In the meantime, spare me your piety, indignation, and fury about CC Deniers

blatham
 
  1  
Reply Thu 12 Dec, 2019 11:55 am
@Finn dAbuzz,
Quote:
it is undeniable that the Global Left has seized upon the issue as a means for a massive global redistribution of wealth never before seen in history. Many of the CC players have admitted as much.

Is that so? You will surely provide links to the "many" instances where this has happened.
farmerman
 
  2  
Reply Thu 12 Dec, 2019 12:10 pm
@Finn dAbuzz,
We dont have to expect that ALL the billionaires deny CC, just enough influential millenialists (like the late Koch brother). Money in hand often has a habit of convincing one to act in a means opposite to ones best interests. How many people will expect there to be enough time so they can hve both?

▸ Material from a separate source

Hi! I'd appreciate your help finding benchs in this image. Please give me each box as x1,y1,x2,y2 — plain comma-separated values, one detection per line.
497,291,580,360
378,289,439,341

A lot, Id suspect.

Why, ifn I didnt know better , Id think you were preaching the moralistic discourse from a liberals POV.
Walter Hinteler
 
  1  
Reply Thu 12 Dec, 2019 12:15 pm
@blatham,
Finn wrote some time (years) ago that he often had been in talks with (conservative) Englishmen in England.

Seems that the Conservative Party is part of what he calls "Global Left".
Whatever you (and especially I) think of the Conservatives, Theresa May committed the UK to net-zero carbon emissions by 2050 (Britain was the first large developed nation to make such a commitment.)
The party also published its Environment Bill in October, which contains detailed plans for tackling climate change and pollution and the creation of a new regulator to ensure compliance.

Here, in Germany, it is similar.
blatham
 
  1  
Reply Thu 12 Dec, 2019 12:44 pm
@Walter Hinteler,
I suspect the possibility that Finn's information sources might be compromised.